Readers might expect something similarly entertaining and informative in the chapter on “Casablanca”, one of the greatest Hollywood films, but writer Bill Krohn, author of “Hitchcock at Work”, opts for a silly title, “Curtiz in the White House” (no, not DC) and then his overly analytical essay is little better, actually spending considerable time examining the trailer. Charitably,  perhaps it is a laudable attempt to find something new to write about a much-written-about film, but the editors could have done some judicious editing, one feels.

General opinion holds that Elvis Presley’s talents as a singer did not extend to his acting, and his 31 films are largely uncelebrated, but essayist Landon Palmer notes that while Curtiz is credited with developing Presley’s most celebrated acting, in “King Creole” (1958), this exceptional place in its star’s filmography has hardly extended to its director’s reputation.

Nathan Holmes, teacher of film and media studies, deals with ”Curtiz at Sea”, looking at the maritime exploits of ”Captain Blood” (1935), ”The Sea Hawk” (1940), ”The Sea Wolf” (1941) and ”The Breaking Point” (1950), while Homer B. Pettey, a professor of film, tackles the Wild West, positing that In many ways Curtiz ushered in the great age of the feature-length western, convincing studio bosses that audience interest would yield sustainable profits.

Other contributors look at Curtiz’s achievements in female melodrama and women’s film. Two films he made with star Kay Francis, ”Mandalay” (1934) and ”Stolen Holiday” (1937), creatively negotiated the strictures of studio censorship and repression.
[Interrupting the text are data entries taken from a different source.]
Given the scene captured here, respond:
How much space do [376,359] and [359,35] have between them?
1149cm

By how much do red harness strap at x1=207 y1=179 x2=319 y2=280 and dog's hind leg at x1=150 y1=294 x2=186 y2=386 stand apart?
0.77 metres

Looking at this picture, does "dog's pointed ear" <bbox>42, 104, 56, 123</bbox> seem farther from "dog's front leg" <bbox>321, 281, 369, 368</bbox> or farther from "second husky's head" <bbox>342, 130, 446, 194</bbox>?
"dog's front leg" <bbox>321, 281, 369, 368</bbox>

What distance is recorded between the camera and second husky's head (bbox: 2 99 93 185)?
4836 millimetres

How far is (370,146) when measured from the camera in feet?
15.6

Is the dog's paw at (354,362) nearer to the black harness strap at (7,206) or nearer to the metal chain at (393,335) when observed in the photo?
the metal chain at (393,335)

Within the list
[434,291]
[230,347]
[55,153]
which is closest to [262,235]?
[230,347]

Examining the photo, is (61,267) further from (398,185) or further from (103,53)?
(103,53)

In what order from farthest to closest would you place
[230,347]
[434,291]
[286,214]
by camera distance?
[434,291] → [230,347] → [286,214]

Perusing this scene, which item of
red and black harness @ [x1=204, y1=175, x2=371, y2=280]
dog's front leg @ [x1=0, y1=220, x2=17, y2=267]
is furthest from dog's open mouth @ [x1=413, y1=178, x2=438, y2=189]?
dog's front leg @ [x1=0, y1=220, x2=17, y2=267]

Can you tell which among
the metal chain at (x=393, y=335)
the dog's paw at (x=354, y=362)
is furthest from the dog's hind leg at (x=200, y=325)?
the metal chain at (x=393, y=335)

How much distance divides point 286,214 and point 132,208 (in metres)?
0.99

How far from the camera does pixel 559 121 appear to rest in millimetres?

Constantly working and valuable to his studio, Curtiz was indeed a man of many cinemas, displaying a different talent, one that the Cahiers du cinéma auteurists found difficult to appreciate. Palmer, Pomerance et al show respect for a director who was the very best of the flexible, multi-talented metteurs en scène that the industry needed for its continuing success. A jack-of-most-trades, not just of one, his achievements displayed substantial differences rather than recognisable similarities or signatures. Simply put, the history of US studio filmmaking is unimaginable without him.